Dann kontaktierte ihn ein anderer Stammesältester im Namen der pakistanischen Regierung und behauptete, die Drohne in ihrem Auftrag kaufen zu wollen. Die beiden Männer handelten einen Preis von zehn Millionen pakistanischen Rupien aus (70.000 Euro). Wenig später kamen pakistanische Beamte und verluden die Drohne auf einen Lastwagen und brachten sie in das Militärlager in Miranshah. Am folgenden Tag wurde sie von einem Hubschrauber an einen unbekannten Ort gebracht.

Der Älteste sagte, dass er mit dem Geschäft nicht hundertprozentig zufrieden war, weil die Drohne mehr als die zehn Millionen Rupien wert gewesen sei, aber für seine Familie sei es der einfachste und sicherste Weg gewesen, sie zu verkaufen.

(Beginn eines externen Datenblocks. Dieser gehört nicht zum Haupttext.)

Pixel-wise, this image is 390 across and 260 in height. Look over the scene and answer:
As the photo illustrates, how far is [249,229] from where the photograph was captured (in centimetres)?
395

Auch alle anderen Stammesführer der Region waren begeistert von der Drohne und erzählten die Geschichte mit großem Stolz in allen Einzelheiten. Sie waren sich sicher, dass der Verlust der Drohne für die USA ein großes Problem bedeutete, und waren über diese Tatsache hoch erfreut.

Pakistan hat seine ersten im Inland gebauten Überwachungsdrohnen im November 2013 vorgestellt. Angeblich arbeitet man seit Jahren an der Entwicklung von bewaffneten Drohnen.

Ein Talibananführer erzählte mir diesen Sommer, dass die Angriffe auf sie in letzter Zeit mit bemerkenswerter Genauigkeit ausgeführt worden seien. Das pakistanische Militär führte im Juni 2014 die Operation Zarb-e-Azb gegen die Taliban, al-Qaida, das Haqqani-Netzwerk und andere Gruppen durch. Die von den USA unterstützte Kampagne begann nach dem Scheitern der Verhandlungen zwischen der Regierung und den Militanten und eine Woche nach dem Anschlag auf den Jinnah International Airport in Karachi.

Am 9. Juli gab ein Sprecher des pakistanischen Militärs bekannt, dass 80 Prozent der im Zentrum der Kampagne stehenden Stammesregionen im Norden Pakistans von „Terroristen befreit worden" seien. Nach einer sechsmonatigen Pause begann die USA im Juni erneut mit ihren Drohnenangriffen und hat diese seitdem noch intensiviert. Am 7. Oktober kamen bei zwei parallelen amerikanischen Angriffen mindestens zehn mutmaßliche Militante um.